• [WHAT NEEDS TO BE DONE]: When a line in the data below includes "title", pick it out and copy it.

• [Saved entries]:
===============
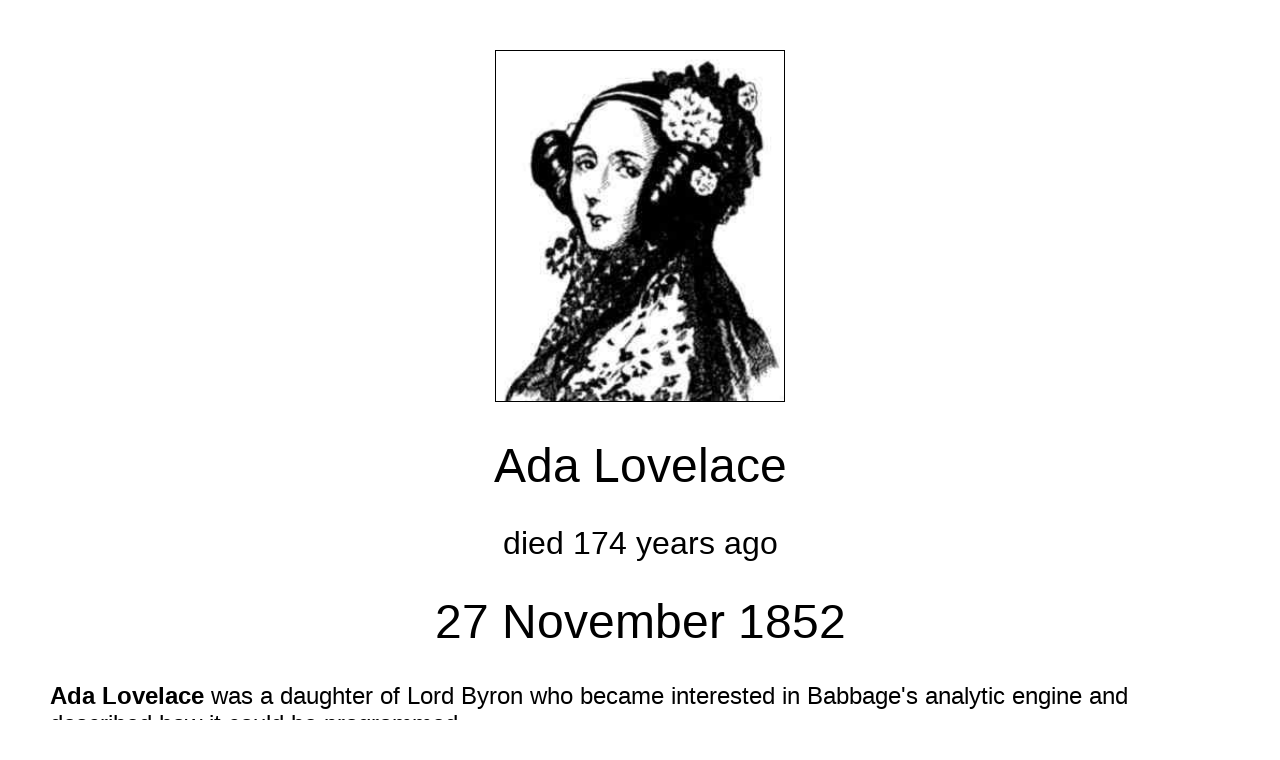

--- FILE ---
content_type: text/html
request_url: https://mathshistory.st-andrews.ac.uk/Biographies/Lovelace/poster/died/
body_size: 736
content:
<!DOCTYPE html>
<html lang="en">
  <head>
    <meta charset="utf-8">
    <title>Poster of Ada Lovelace</title>
    <meta name="viewport" content="width=device-width, initial-scale=1" />
    <link rel="stylesheet" href="../../../../static/css/poster.css?h=7a46ab87" />

    <!-- opengraph -->
    <meta property="og:title" content="Ada Lovelace - Poster">
    <meta property="og:description" content="Ada Lovelace was a daughter of Lord Byron who became interested in Babbage&#39;s analytic engine and described how it could be programmed.">
    <meta property="og:site_name" content="Maths History">
    <meta property="og:locale" content="en_GB">
    <meta property="og:url" content="https://mathshistory.st-andrews.ac.uk/Biographies/Lovelace/poster/died/">
    
    
    <meta property="og:image" content="https://mathshistory.st-andrews.ac.uk/Biographies/Lovelace/thumbnail.jpg">
    <meta property="og:image:width" content="147">
    <meta property="og:image:height" content="180">
    <meta property="og:image:type" content="image/">
    

    <!-- twitter card -->
    <meta name="twitter:card" content="summary" />
    <meta name="twitter:site" content="Maths History" />
    <meta name="twitter:title" content="Ada Lovelace - Poster" />
    <meta name="twitter:description" content="Ada Lovelace was a daughter of Lord Byron who became interested in Babbage&#39;s analytic engine and described how it could be programmed." />
    
    <meta name="twitter:image" content="https://mathshistory.st-andrews.ac.uk/Biographies/Lovelace/thumbnail.jpg" />
    
  </head>
  <body class="poster">
    <div class="poster-main">
      <p>
        
        <img src="../../Lovelace.jpeg" alt="Image of Ada Lovelace" />
      </p>

      <h1>Ada Lovelace</h1>
      <h2>died 174 years ago</h2>
      <h1>27 November 1852</h1>
    </div>

    <div class="poster-description">
      <p><span class="markup"><strong>Ada Lovelace</strong> was a daughter of Lord Byron who became interested in Babbage's analytic engine and described how it could be programmed.</span></p>
    </div>

    <div class="poster-moreinfo">
      <p>
        <em>Find out more at</em>: https://mathshistory.st-andrews.ac.uk/Biographies/Lovelace/
      </p>
    </div>

  </body>
</html>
===============
• [OUTPUT FOR THIS TASK]:
    <title>Poster of Ada Lovelace</title>
    <meta property="og:title" content="Ada Lovelace - Poster">
    <meta name="twitter:title" content="Ada Lovelace - Poster" />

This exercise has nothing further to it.